2. für die dem Schutzzweck entsprechende, im Sinne des § 3 SächsNatSchG umweltgerechte forstwirtschaftliche Nutzung der Forstwirtschaftsflächen in der bisherigen Art und im bisherigen Umfang mit der Maßgabe, dass
2.1 vorhandene naturnahe Laubholzbestockung erhalten bleibt;
2.2 der Holzeinschlag sich in den Bereichen mit naturnaher Laubholzbestockung auf Einzelstammentnahme beschränkt;
2.3 flächiger Holzeinschlag nur in Bereichen mit bisher nicht naturnaher Bestockung nach Herstellung des Einvernehmens mit der Naturschutzbehörde erfolgt;
2.4 bei Aufforstungen grundsätzlich standortgerechte heimische Baumarten verwendet werden;
2.5 in naturnah bestockten Waldbereichen natürliche Alters- und Zerfallsphasen des Bestandes auf Teilflächen zugelassen werden;[Auf § 30 Abs. 2 des Waldgesetzes für den Freistaat Sachsen ( SächsWaldG ) vom 10. April 1992 (SächsGVBl. S. 137) wird verwiesen.]
3. für die dem Schutzzweck entsprechende, ordnungsgemäße Ausübung der Jagd mit der Maßgabe, dass
3.1 gemäß § 37 Abs. 3 des Sächsischen Landesjagdgesetzes ( SächsLJagdG ) vom 8. Mai 1991 (SächsGVBl. S. 67) die Errichtung von Jagdeinrichtungen der Genehmigung durch die zuständige Naturschutzbehörde bedarf und gemäß § 30 Abs. 2 Nr. 7 SächsLJagdG die Jagd mit Schlageisen verboten ist;
3.2 eine Jagdausübung aus Gründen des Naturschutzes unberührt bleibt;
4. für die dem Schutzzweck entsprechende, im Sinne des § 3 SächsNatSchG umweltgerechte und zwischen der zuständigen Fischerei- und Naturschutzbehörde einvernehmlich abgestimmte Ausübung des Fischereirechtes;
5. für die dem Schutzzweck entsprechende Unterhaltung der Gewässer mit der Maßgabe, dass die Unterhaltung und Pflege der wasserbaulichen Anlagen ökologisch verträglich erfolgt und Eingriffe in Gehölze oder sonstige naturnahe Ufervegetation nur im Einvernehmen mit der zuständigen Naturschutzbehörde erfolgen.

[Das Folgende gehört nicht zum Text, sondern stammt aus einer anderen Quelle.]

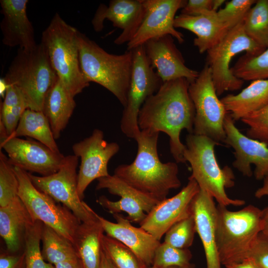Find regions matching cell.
Segmentation results:
<instances>
[{"label": "cell", "mask_w": 268, "mask_h": 268, "mask_svg": "<svg viewBox=\"0 0 268 268\" xmlns=\"http://www.w3.org/2000/svg\"><path fill=\"white\" fill-rule=\"evenodd\" d=\"M262 210L261 233L268 238V205Z\"/></svg>", "instance_id": "bcb514c9"}, {"label": "cell", "mask_w": 268, "mask_h": 268, "mask_svg": "<svg viewBox=\"0 0 268 268\" xmlns=\"http://www.w3.org/2000/svg\"><path fill=\"white\" fill-rule=\"evenodd\" d=\"M132 51L131 79L120 127L125 135L135 140L140 133L138 125L140 110L145 100L158 91L163 82L151 66L144 46L134 48Z\"/></svg>", "instance_id": "8fae6325"}, {"label": "cell", "mask_w": 268, "mask_h": 268, "mask_svg": "<svg viewBox=\"0 0 268 268\" xmlns=\"http://www.w3.org/2000/svg\"><path fill=\"white\" fill-rule=\"evenodd\" d=\"M212 10V0H189L181 9V13L197 16Z\"/></svg>", "instance_id": "60d3db41"}, {"label": "cell", "mask_w": 268, "mask_h": 268, "mask_svg": "<svg viewBox=\"0 0 268 268\" xmlns=\"http://www.w3.org/2000/svg\"><path fill=\"white\" fill-rule=\"evenodd\" d=\"M58 78L47 52L41 43L30 50L18 49L3 78L16 87L27 108L43 111L45 97Z\"/></svg>", "instance_id": "8992f818"}, {"label": "cell", "mask_w": 268, "mask_h": 268, "mask_svg": "<svg viewBox=\"0 0 268 268\" xmlns=\"http://www.w3.org/2000/svg\"><path fill=\"white\" fill-rule=\"evenodd\" d=\"M0 149L7 153L9 163L26 171L46 176L57 172L65 156L43 143L31 139L6 136L0 138Z\"/></svg>", "instance_id": "5bb4252c"}, {"label": "cell", "mask_w": 268, "mask_h": 268, "mask_svg": "<svg viewBox=\"0 0 268 268\" xmlns=\"http://www.w3.org/2000/svg\"><path fill=\"white\" fill-rule=\"evenodd\" d=\"M19 183L18 195L33 221H40L74 243L81 222L67 207L39 190L28 172L13 166Z\"/></svg>", "instance_id": "ba28073f"}, {"label": "cell", "mask_w": 268, "mask_h": 268, "mask_svg": "<svg viewBox=\"0 0 268 268\" xmlns=\"http://www.w3.org/2000/svg\"><path fill=\"white\" fill-rule=\"evenodd\" d=\"M174 25L175 28L185 29L196 34L194 45L200 53L218 44L229 30L218 18L217 11L213 10L197 16L181 13L175 17Z\"/></svg>", "instance_id": "cb8c5ba5"}, {"label": "cell", "mask_w": 268, "mask_h": 268, "mask_svg": "<svg viewBox=\"0 0 268 268\" xmlns=\"http://www.w3.org/2000/svg\"><path fill=\"white\" fill-rule=\"evenodd\" d=\"M96 189H106L111 194L120 197L116 201L102 196L97 202L110 213L121 211L128 214L126 217L131 222L140 223L159 202L151 197L133 187L115 175H108L97 179Z\"/></svg>", "instance_id": "2e32d148"}, {"label": "cell", "mask_w": 268, "mask_h": 268, "mask_svg": "<svg viewBox=\"0 0 268 268\" xmlns=\"http://www.w3.org/2000/svg\"><path fill=\"white\" fill-rule=\"evenodd\" d=\"M220 100L233 120H241L268 104V79L253 80L238 94H228Z\"/></svg>", "instance_id": "484cf974"}, {"label": "cell", "mask_w": 268, "mask_h": 268, "mask_svg": "<svg viewBox=\"0 0 268 268\" xmlns=\"http://www.w3.org/2000/svg\"><path fill=\"white\" fill-rule=\"evenodd\" d=\"M255 0H232L217 11L218 18L230 30L242 22Z\"/></svg>", "instance_id": "74e56055"}, {"label": "cell", "mask_w": 268, "mask_h": 268, "mask_svg": "<svg viewBox=\"0 0 268 268\" xmlns=\"http://www.w3.org/2000/svg\"><path fill=\"white\" fill-rule=\"evenodd\" d=\"M20 119L13 115L10 111L0 108L1 123L8 135L10 136L15 131Z\"/></svg>", "instance_id": "7bdbcfd3"}, {"label": "cell", "mask_w": 268, "mask_h": 268, "mask_svg": "<svg viewBox=\"0 0 268 268\" xmlns=\"http://www.w3.org/2000/svg\"><path fill=\"white\" fill-rule=\"evenodd\" d=\"M230 70L243 81L268 79V48L256 56L243 55Z\"/></svg>", "instance_id": "d6a6232c"}, {"label": "cell", "mask_w": 268, "mask_h": 268, "mask_svg": "<svg viewBox=\"0 0 268 268\" xmlns=\"http://www.w3.org/2000/svg\"><path fill=\"white\" fill-rule=\"evenodd\" d=\"M28 136L60 152L48 118L43 111L27 109L23 113L14 132L9 137Z\"/></svg>", "instance_id": "f1b7e54d"}, {"label": "cell", "mask_w": 268, "mask_h": 268, "mask_svg": "<svg viewBox=\"0 0 268 268\" xmlns=\"http://www.w3.org/2000/svg\"><path fill=\"white\" fill-rule=\"evenodd\" d=\"M74 155L80 158L77 174V192L82 200L89 185L94 180L108 176V163L120 149L114 142H108L104 139V133L98 129L72 147Z\"/></svg>", "instance_id": "4fadbf2b"}, {"label": "cell", "mask_w": 268, "mask_h": 268, "mask_svg": "<svg viewBox=\"0 0 268 268\" xmlns=\"http://www.w3.org/2000/svg\"><path fill=\"white\" fill-rule=\"evenodd\" d=\"M189 93L195 109L193 134L206 136L219 143L224 142V122L228 112L218 98L207 64L190 83Z\"/></svg>", "instance_id": "30bf717a"}, {"label": "cell", "mask_w": 268, "mask_h": 268, "mask_svg": "<svg viewBox=\"0 0 268 268\" xmlns=\"http://www.w3.org/2000/svg\"><path fill=\"white\" fill-rule=\"evenodd\" d=\"M33 221L19 198L12 203L0 207V235L8 252L16 253L24 244L26 228Z\"/></svg>", "instance_id": "d4e9b609"}, {"label": "cell", "mask_w": 268, "mask_h": 268, "mask_svg": "<svg viewBox=\"0 0 268 268\" xmlns=\"http://www.w3.org/2000/svg\"><path fill=\"white\" fill-rule=\"evenodd\" d=\"M266 49L246 34L243 22L230 29L222 40L207 52L206 63L210 68L212 79L218 96L226 91L240 89L244 83L232 73L230 64L233 57L245 51L246 54L256 56Z\"/></svg>", "instance_id": "9c48e42d"}, {"label": "cell", "mask_w": 268, "mask_h": 268, "mask_svg": "<svg viewBox=\"0 0 268 268\" xmlns=\"http://www.w3.org/2000/svg\"><path fill=\"white\" fill-rule=\"evenodd\" d=\"M192 211L203 247L206 268H221L215 236L216 205L214 199L200 189L192 201Z\"/></svg>", "instance_id": "603a6c76"}, {"label": "cell", "mask_w": 268, "mask_h": 268, "mask_svg": "<svg viewBox=\"0 0 268 268\" xmlns=\"http://www.w3.org/2000/svg\"><path fill=\"white\" fill-rule=\"evenodd\" d=\"M18 188L13 166L0 150V207H5L19 198Z\"/></svg>", "instance_id": "e575fe53"}, {"label": "cell", "mask_w": 268, "mask_h": 268, "mask_svg": "<svg viewBox=\"0 0 268 268\" xmlns=\"http://www.w3.org/2000/svg\"><path fill=\"white\" fill-rule=\"evenodd\" d=\"M225 1V0H212V10L217 11V9Z\"/></svg>", "instance_id": "681fc988"}, {"label": "cell", "mask_w": 268, "mask_h": 268, "mask_svg": "<svg viewBox=\"0 0 268 268\" xmlns=\"http://www.w3.org/2000/svg\"><path fill=\"white\" fill-rule=\"evenodd\" d=\"M74 96L58 77L45 97L43 112L49 122L55 139L60 137L74 111Z\"/></svg>", "instance_id": "4316f807"}, {"label": "cell", "mask_w": 268, "mask_h": 268, "mask_svg": "<svg viewBox=\"0 0 268 268\" xmlns=\"http://www.w3.org/2000/svg\"><path fill=\"white\" fill-rule=\"evenodd\" d=\"M190 83L185 78L163 82L145 100L138 116L140 130L162 132L169 136L170 150L176 163L186 162L181 131L193 134L195 109L189 93Z\"/></svg>", "instance_id": "6da1fadb"}, {"label": "cell", "mask_w": 268, "mask_h": 268, "mask_svg": "<svg viewBox=\"0 0 268 268\" xmlns=\"http://www.w3.org/2000/svg\"><path fill=\"white\" fill-rule=\"evenodd\" d=\"M41 242L44 260L54 266L78 257L72 243L52 228L43 224Z\"/></svg>", "instance_id": "f546056e"}, {"label": "cell", "mask_w": 268, "mask_h": 268, "mask_svg": "<svg viewBox=\"0 0 268 268\" xmlns=\"http://www.w3.org/2000/svg\"><path fill=\"white\" fill-rule=\"evenodd\" d=\"M27 0H0L3 15L0 27L2 43L10 47L30 50L37 46L33 26L27 14Z\"/></svg>", "instance_id": "7402d4cb"}, {"label": "cell", "mask_w": 268, "mask_h": 268, "mask_svg": "<svg viewBox=\"0 0 268 268\" xmlns=\"http://www.w3.org/2000/svg\"><path fill=\"white\" fill-rule=\"evenodd\" d=\"M149 268H196L194 264H191L189 266L187 267H157L151 266Z\"/></svg>", "instance_id": "f907efd6"}, {"label": "cell", "mask_w": 268, "mask_h": 268, "mask_svg": "<svg viewBox=\"0 0 268 268\" xmlns=\"http://www.w3.org/2000/svg\"><path fill=\"white\" fill-rule=\"evenodd\" d=\"M241 121L248 126L247 136L268 144V104L247 115Z\"/></svg>", "instance_id": "f35d334b"}, {"label": "cell", "mask_w": 268, "mask_h": 268, "mask_svg": "<svg viewBox=\"0 0 268 268\" xmlns=\"http://www.w3.org/2000/svg\"><path fill=\"white\" fill-rule=\"evenodd\" d=\"M43 225L40 221H32L26 228L24 239L26 268H56L42 257L40 243Z\"/></svg>", "instance_id": "1f68e13d"}, {"label": "cell", "mask_w": 268, "mask_h": 268, "mask_svg": "<svg viewBox=\"0 0 268 268\" xmlns=\"http://www.w3.org/2000/svg\"><path fill=\"white\" fill-rule=\"evenodd\" d=\"M78 158L74 155L65 156L60 169L50 175H28L39 190L67 207L81 223L93 222L97 220L94 211L80 198L77 192Z\"/></svg>", "instance_id": "7c38bea8"}, {"label": "cell", "mask_w": 268, "mask_h": 268, "mask_svg": "<svg viewBox=\"0 0 268 268\" xmlns=\"http://www.w3.org/2000/svg\"><path fill=\"white\" fill-rule=\"evenodd\" d=\"M100 268H117L102 248Z\"/></svg>", "instance_id": "7dc6e473"}, {"label": "cell", "mask_w": 268, "mask_h": 268, "mask_svg": "<svg viewBox=\"0 0 268 268\" xmlns=\"http://www.w3.org/2000/svg\"><path fill=\"white\" fill-rule=\"evenodd\" d=\"M147 59L162 82L185 78L190 83L199 76V72L187 67L181 53L168 35L150 40L144 44Z\"/></svg>", "instance_id": "ffe728a7"}, {"label": "cell", "mask_w": 268, "mask_h": 268, "mask_svg": "<svg viewBox=\"0 0 268 268\" xmlns=\"http://www.w3.org/2000/svg\"><path fill=\"white\" fill-rule=\"evenodd\" d=\"M265 196L268 197V175L264 178L263 186L258 189L255 193V197L258 199Z\"/></svg>", "instance_id": "c3c4849f"}, {"label": "cell", "mask_w": 268, "mask_h": 268, "mask_svg": "<svg viewBox=\"0 0 268 268\" xmlns=\"http://www.w3.org/2000/svg\"><path fill=\"white\" fill-rule=\"evenodd\" d=\"M145 14L133 39L127 43V50H132L147 41L171 35L180 44L184 41L183 34L176 30L175 14L186 4L185 0H143Z\"/></svg>", "instance_id": "9a60e30c"}, {"label": "cell", "mask_w": 268, "mask_h": 268, "mask_svg": "<svg viewBox=\"0 0 268 268\" xmlns=\"http://www.w3.org/2000/svg\"><path fill=\"white\" fill-rule=\"evenodd\" d=\"M224 128L226 134L224 143L234 150L235 159L233 166L243 175L250 177L253 175L251 165L253 164L255 178L264 179L268 175V144L241 133L228 113L224 120Z\"/></svg>", "instance_id": "ac0fdd59"}, {"label": "cell", "mask_w": 268, "mask_h": 268, "mask_svg": "<svg viewBox=\"0 0 268 268\" xmlns=\"http://www.w3.org/2000/svg\"><path fill=\"white\" fill-rule=\"evenodd\" d=\"M247 35L265 49L268 48V0H258L243 21Z\"/></svg>", "instance_id": "4dcf8cb0"}, {"label": "cell", "mask_w": 268, "mask_h": 268, "mask_svg": "<svg viewBox=\"0 0 268 268\" xmlns=\"http://www.w3.org/2000/svg\"><path fill=\"white\" fill-rule=\"evenodd\" d=\"M186 141L184 157L191 166L190 177L200 189L207 192L218 204L244 205L245 201L231 199L226 193V189L234 186L235 176L230 167L226 165L221 168L217 161L214 147L221 144L206 136L193 134L187 135Z\"/></svg>", "instance_id": "277c9868"}, {"label": "cell", "mask_w": 268, "mask_h": 268, "mask_svg": "<svg viewBox=\"0 0 268 268\" xmlns=\"http://www.w3.org/2000/svg\"><path fill=\"white\" fill-rule=\"evenodd\" d=\"M102 248L117 268H149L130 248L120 241L103 234Z\"/></svg>", "instance_id": "836d02e7"}, {"label": "cell", "mask_w": 268, "mask_h": 268, "mask_svg": "<svg viewBox=\"0 0 268 268\" xmlns=\"http://www.w3.org/2000/svg\"><path fill=\"white\" fill-rule=\"evenodd\" d=\"M188 180L178 194L159 202L139 224L158 241L174 224L192 214V202L200 188L194 179Z\"/></svg>", "instance_id": "e0dca14e"}, {"label": "cell", "mask_w": 268, "mask_h": 268, "mask_svg": "<svg viewBox=\"0 0 268 268\" xmlns=\"http://www.w3.org/2000/svg\"><path fill=\"white\" fill-rule=\"evenodd\" d=\"M78 31L56 13L42 34L45 48L58 77L73 96L89 85L80 66Z\"/></svg>", "instance_id": "52a82bcc"}, {"label": "cell", "mask_w": 268, "mask_h": 268, "mask_svg": "<svg viewBox=\"0 0 268 268\" xmlns=\"http://www.w3.org/2000/svg\"><path fill=\"white\" fill-rule=\"evenodd\" d=\"M0 268H26L24 252L19 254L9 252L1 253Z\"/></svg>", "instance_id": "b9f144b4"}, {"label": "cell", "mask_w": 268, "mask_h": 268, "mask_svg": "<svg viewBox=\"0 0 268 268\" xmlns=\"http://www.w3.org/2000/svg\"><path fill=\"white\" fill-rule=\"evenodd\" d=\"M159 132L140 130L135 140L137 151L134 161L117 166L114 175L159 201L167 198L170 191L179 188L181 183L178 177L176 162L162 163L157 152Z\"/></svg>", "instance_id": "7a4b0ae2"}, {"label": "cell", "mask_w": 268, "mask_h": 268, "mask_svg": "<svg viewBox=\"0 0 268 268\" xmlns=\"http://www.w3.org/2000/svg\"><path fill=\"white\" fill-rule=\"evenodd\" d=\"M197 233L193 214L174 224L165 233L164 242L178 248L188 249Z\"/></svg>", "instance_id": "d590c367"}, {"label": "cell", "mask_w": 268, "mask_h": 268, "mask_svg": "<svg viewBox=\"0 0 268 268\" xmlns=\"http://www.w3.org/2000/svg\"><path fill=\"white\" fill-rule=\"evenodd\" d=\"M224 267L225 268H260L251 258H247L240 262L230 264Z\"/></svg>", "instance_id": "ee69618b"}, {"label": "cell", "mask_w": 268, "mask_h": 268, "mask_svg": "<svg viewBox=\"0 0 268 268\" xmlns=\"http://www.w3.org/2000/svg\"><path fill=\"white\" fill-rule=\"evenodd\" d=\"M262 210L248 205L238 211L217 204L215 221L217 247L221 265L240 262L262 230Z\"/></svg>", "instance_id": "5b68a950"}, {"label": "cell", "mask_w": 268, "mask_h": 268, "mask_svg": "<svg viewBox=\"0 0 268 268\" xmlns=\"http://www.w3.org/2000/svg\"><path fill=\"white\" fill-rule=\"evenodd\" d=\"M191 252L165 242L161 243L155 250L152 266L157 267H187L191 263Z\"/></svg>", "instance_id": "8d00e7d4"}, {"label": "cell", "mask_w": 268, "mask_h": 268, "mask_svg": "<svg viewBox=\"0 0 268 268\" xmlns=\"http://www.w3.org/2000/svg\"><path fill=\"white\" fill-rule=\"evenodd\" d=\"M78 42L80 68L86 80L108 90L124 108L131 79L132 50L120 55L110 54L79 31Z\"/></svg>", "instance_id": "3957f363"}, {"label": "cell", "mask_w": 268, "mask_h": 268, "mask_svg": "<svg viewBox=\"0 0 268 268\" xmlns=\"http://www.w3.org/2000/svg\"><path fill=\"white\" fill-rule=\"evenodd\" d=\"M94 214L107 235L127 246L147 266H152L155 250L161 243L160 241L141 227L132 225L129 220L120 213L113 214L116 222L105 219L95 211Z\"/></svg>", "instance_id": "44dd1931"}, {"label": "cell", "mask_w": 268, "mask_h": 268, "mask_svg": "<svg viewBox=\"0 0 268 268\" xmlns=\"http://www.w3.org/2000/svg\"><path fill=\"white\" fill-rule=\"evenodd\" d=\"M104 232L98 219L79 226L73 245L83 268H100Z\"/></svg>", "instance_id": "83f0119b"}, {"label": "cell", "mask_w": 268, "mask_h": 268, "mask_svg": "<svg viewBox=\"0 0 268 268\" xmlns=\"http://www.w3.org/2000/svg\"><path fill=\"white\" fill-rule=\"evenodd\" d=\"M145 14L143 0H112L109 4H100L92 19L91 23L96 32L102 30L104 21L108 19L114 27L122 30L114 40L121 45L129 43L134 37Z\"/></svg>", "instance_id": "d6986e66"}, {"label": "cell", "mask_w": 268, "mask_h": 268, "mask_svg": "<svg viewBox=\"0 0 268 268\" xmlns=\"http://www.w3.org/2000/svg\"><path fill=\"white\" fill-rule=\"evenodd\" d=\"M55 266L56 268H83L78 257L71 260L60 263Z\"/></svg>", "instance_id": "f6af8a7d"}, {"label": "cell", "mask_w": 268, "mask_h": 268, "mask_svg": "<svg viewBox=\"0 0 268 268\" xmlns=\"http://www.w3.org/2000/svg\"><path fill=\"white\" fill-rule=\"evenodd\" d=\"M247 258L252 259L260 268H268V238L261 232L253 243Z\"/></svg>", "instance_id": "ab89813d"}]
</instances>
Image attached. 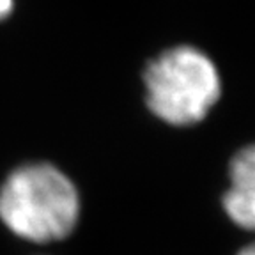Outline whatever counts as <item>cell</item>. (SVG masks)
<instances>
[{
  "mask_svg": "<svg viewBox=\"0 0 255 255\" xmlns=\"http://www.w3.org/2000/svg\"><path fill=\"white\" fill-rule=\"evenodd\" d=\"M225 209L239 227L255 231V145L236 154L231 163V190L225 193Z\"/></svg>",
  "mask_w": 255,
  "mask_h": 255,
  "instance_id": "cell-3",
  "label": "cell"
},
{
  "mask_svg": "<svg viewBox=\"0 0 255 255\" xmlns=\"http://www.w3.org/2000/svg\"><path fill=\"white\" fill-rule=\"evenodd\" d=\"M12 9V0H0V18H4L11 12Z\"/></svg>",
  "mask_w": 255,
  "mask_h": 255,
  "instance_id": "cell-4",
  "label": "cell"
},
{
  "mask_svg": "<svg viewBox=\"0 0 255 255\" xmlns=\"http://www.w3.org/2000/svg\"><path fill=\"white\" fill-rule=\"evenodd\" d=\"M239 255H255V243L250 245V247H247Z\"/></svg>",
  "mask_w": 255,
  "mask_h": 255,
  "instance_id": "cell-5",
  "label": "cell"
},
{
  "mask_svg": "<svg viewBox=\"0 0 255 255\" xmlns=\"http://www.w3.org/2000/svg\"><path fill=\"white\" fill-rule=\"evenodd\" d=\"M147 105L175 126L199 123L216 103L220 78L213 62L190 46L168 50L145 71Z\"/></svg>",
  "mask_w": 255,
  "mask_h": 255,
  "instance_id": "cell-2",
  "label": "cell"
},
{
  "mask_svg": "<svg viewBox=\"0 0 255 255\" xmlns=\"http://www.w3.org/2000/svg\"><path fill=\"white\" fill-rule=\"evenodd\" d=\"M78 193L52 165H27L14 170L0 190V218L14 234L48 243L62 239L78 220Z\"/></svg>",
  "mask_w": 255,
  "mask_h": 255,
  "instance_id": "cell-1",
  "label": "cell"
}]
</instances>
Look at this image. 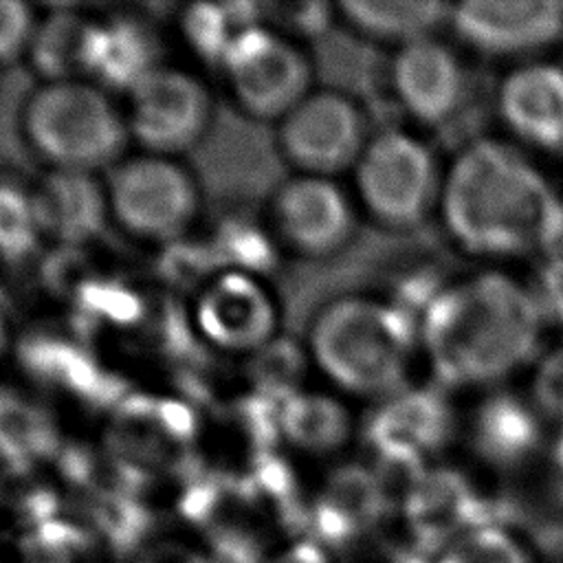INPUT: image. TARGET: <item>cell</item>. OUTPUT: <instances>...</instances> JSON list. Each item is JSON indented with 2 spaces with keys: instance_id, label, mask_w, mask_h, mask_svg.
Returning <instances> with one entry per match:
<instances>
[{
  "instance_id": "14",
  "label": "cell",
  "mask_w": 563,
  "mask_h": 563,
  "mask_svg": "<svg viewBox=\"0 0 563 563\" xmlns=\"http://www.w3.org/2000/svg\"><path fill=\"white\" fill-rule=\"evenodd\" d=\"M196 321L218 347L257 352L275 330V308L257 282L242 273H227L198 299Z\"/></svg>"
},
{
  "instance_id": "4",
  "label": "cell",
  "mask_w": 563,
  "mask_h": 563,
  "mask_svg": "<svg viewBox=\"0 0 563 563\" xmlns=\"http://www.w3.org/2000/svg\"><path fill=\"white\" fill-rule=\"evenodd\" d=\"M24 130L31 145L57 169L90 172L112 163L125 145L117 108L81 81H51L26 103Z\"/></svg>"
},
{
  "instance_id": "20",
  "label": "cell",
  "mask_w": 563,
  "mask_h": 563,
  "mask_svg": "<svg viewBox=\"0 0 563 563\" xmlns=\"http://www.w3.org/2000/svg\"><path fill=\"white\" fill-rule=\"evenodd\" d=\"M411 499L416 517L422 519V532L442 534V528H446V541L479 523L471 521L477 497L468 482L455 471L422 468Z\"/></svg>"
},
{
  "instance_id": "31",
  "label": "cell",
  "mask_w": 563,
  "mask_h": 563,
  "mask_svg": "<svg viewBox=\"0 0 563 563\" xmlns=\"http://www.w3.org/2000/svg\"><path fill=\"white\" fill-rule=\"evenodd\" d=\"M532 405L541 416L563 424V345L539 361L532 376Z\"/></svg>"
},
{
  "instance_id": "35",
  "label": "cell",
  "mask_w": 563,
  "mask_h": 563,
  "mask_svg": "<svg viewBox=\"0 0 563 563\" xmlns=\"http://www.w3.org/2000/svg\"><path fill=\"white\" fill-rule=\"evenodd\" d=\"M550 471H552V484L556 493L563 497V429L550 449Z\"/></svg>"
},
{
  "instance_id": "7",
  "label": "cell",
  "mask_w": 563,
  "mask_h": 563,
  "mask_svg": "<svg viewBox=\"0 0 563 563\" xmlns=\"http://www.w3.org/2000/svg\"><path fill=\"white\" fill-rule=\"evenodd\" d=\"M222 62L240 106L257 119H284L308 97L306 57L264 29L246 26L233 35Z\"/></svg>"
},
{
  "instance_id": "2",
  "label": "cell",
  "mask_w": 563,
  "mask_h": 563,
  "mask_svg": "<svg viewBox=\"0 0 563 563\" xmlns=\"http://www.w3.org/2000/svg\"><path fill=\"white\" fill-rule=\"evenodd\" d=\"M545 312L537 295L506 273L486 271L427 299L420 343L440 385H495L541 347Z\"/></svg>"
},
{
  "instance_id": "9",
  "label": "cell",
  "mask_w": 563,
  "mask_h": 563,
  "mask_svg": "<svg viewBox=\"0 0 563 563\" xmlns=\"http://www.w3.org/2000/svg\"><path fill=\"white\" fill-rule=\"evenodd\" d=\"M449 24L464 44L484 55H526L563 35V2L466 0L451 4Z\"/></svg>"
},
{
  "instance_id": "30",
  "label": "cell",
  "mask_w": 563,
  "mask_h": 563,
  "mask_svg": "<svg viewBox=\"0 0 563 563\" xmlns=\"http://www.w3.org/2000/svg\"><path fill=\"white\" fill-rule=\"evenodd\" d=\"M213 251L220 260H229V264L266 268L273 262V249L266 238L260 231L240 224L224 227Z\"/></svg>"
},
{
  "instance_id": "25",
  "label": "cell",
  "mask_w": 563,
  "mask_h": 563,
  "mask_svg": "<svg viewBox=\"0 0 563 563\" xmlns=\"http://www.w3.org/2000/svg\"><path fill=\"white\" fill-rule=\"evenodd\" d=\"M40 224L33 198L9 183H0V255L20 262L33 253Z\"/></svg>"
},
{
  "instance_id": "11",
  "label": "cell",
  "mask_w": 563,
  "mask_h": 563,
  "mask_svg": "<svg viewBox=\"0 0 563 563\" xmlns=\"http://www.w3.org/2000/svg\"><path fill=\"white\" fill-rule=\"evenodd\" d=\"M453 407L442 387H402L372 413L367 435L391 464L422 466L453 438Z\"/></svg>"
},
{
  "instance_id": "34",
  "label": "cell",
  "mask_w": 563,
  "mask_h": 563,
  "mask_svg": "<svg viewBox=\"0 0 563 563\" xmlns=\"http://www.w3.org/2000/svg\"><path fill=\"white\" fill-rule=\"evenodd\" d=\"M543 312L550 310L559 321H563V257L552 255L543 273Z\"/></svg>"
},
{
  "instance_id": "1",
  "label": "cell",
  "mask_w": 563,
  "mask_h": 563,
  "mask_svg": "<svg viewBox=\"0 0 563 563\" xmlns=\"http://www.w3.org/2000/svg\"><path fill=\"white\" fill-rule=\"evenodd\" d=\"M440 211L449 235L484 257L556 255L563 246V200L515 147L477 139L442 176Z\"/></svg>"
},
{
  "instance_id": "24",
  "label": "cell",
  "mask_w": 563,
  "mask_h": 563,
  "mask_svg": "<svg viewBox=\"0 0 563 563\" xmlns=\"http://www.w3.org/2000/svg\"><path fill=\"white\" fill-rule=\"evenodd\" d=\"M433 563H534L530 548L510 530L477 523L449 539Z\"/></svg>"
},
{
  "instance_id": "26",
  "label": "cell",
  "mask_w": 563,
  "mask_h": 563,
  "mask_svg": "<svg viewBox=\"0 0 563 563\" xmlns=\"http://www.w3.org/2000/svg\"><path fill=\"white\" fill-rule=\"evenodd\" d=\"M303 372L299 350L290 341H268L253 358L251 376L266 396H282L288 400Z\"/></svg>"
},
{
  "instance_id": "36",
  "label": "cell",
  "mask_w": 563,
  "mask_h": 563,
  "mask_svg": "<svg viewBox=\"0 0 563 563\" xmlns=\"http://www.w3.org/2000/svg\"><path fill=\"white\" fill-rule=\"evenodd\" d=\"M0 341H2V319H0Z\"/></svg>"
},
{
  "instance_id": "18",
  "label": "cell",
  "mask_w": 563,
  "mask_h": 563,
  "mask_svg": "<svg viewBox=\"0 0 563 563\" xmlns=\"http://www.w3.org/2000/svg\"><path fill=\"white\" fill-rule=\"evenodd\" d=\"M154 70V40L139 22L92 24L86 73L97 75L110 88L134 90Z\"/></svg>"
},
{
  "instance_id": "6",
  "label": "cell",
  "mask_w": 563,
  "mask_h": 563,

6. für die sonstige, bisher rechtmäßig ausgeübte Nutzung der Grundstücke, Gewässer und Wege sowie der rechtmäßig bestehenden Einrichtungen in der bisherigen Art und im bisherigen Umfang sowie deren Unterhaltung und Erhaltung;
7. für Pflege- und Entwicklungsmaßnahmen, die von der unteren Naturschutzbehörde oder der von ihr beauftragten Stelle angeordnet werden;
8. für behördlich abgestimmte wissenschaftliche Untersuchungen im Auftrag der Naturschutz- beziehungsweise Naturschutzfachbehörde zur Aufstellung oder Fortschreibung eines Pflege- und Entwicklungsplanes beziehungsweise zur Überwachung des Bestands der Schutzgüter;
9. für behördlich angeordnete oder zugelassene Beschilderungen oder Wegemarkierungen;
10. für behördlich abgestimmte und genehmigte Tätigkeiten im Rahmen wissenschaftlicher Forschungsaufgaben;
11. für behördlich abgestimmte und genehmigte Arbeiten zur Erkundung und Beseitigung von Gefahren aus Altlasten;
12. für gesetzlich geregelte Vermessungsarbeiten;
13. für bergtechnisch erforderliche Arbeiten zur Rekultivierung und Bergsicherung auf den im NSG eingeschlossenen Teilen der Flurstücke 360 und 361a der Gemarkung Zschochau, sofern diese nach Herstellung des Einvernehmens mit der Naturschutzbehörde erfolgen;
14. für die Aufforstung der an den Bach anschließenden Bereiche (Flurstücke 331 bis 339, Gemarkung Zschochau) mit auenwaldtypischen Baum- und Straucharten, soweit keine Vorkommen gefährdeter Arten betroffen sind, in einer maximalen Breite von 10 m und nach Herstellung des Einvernehmens mit der zuständigen Naturschutzbehörde.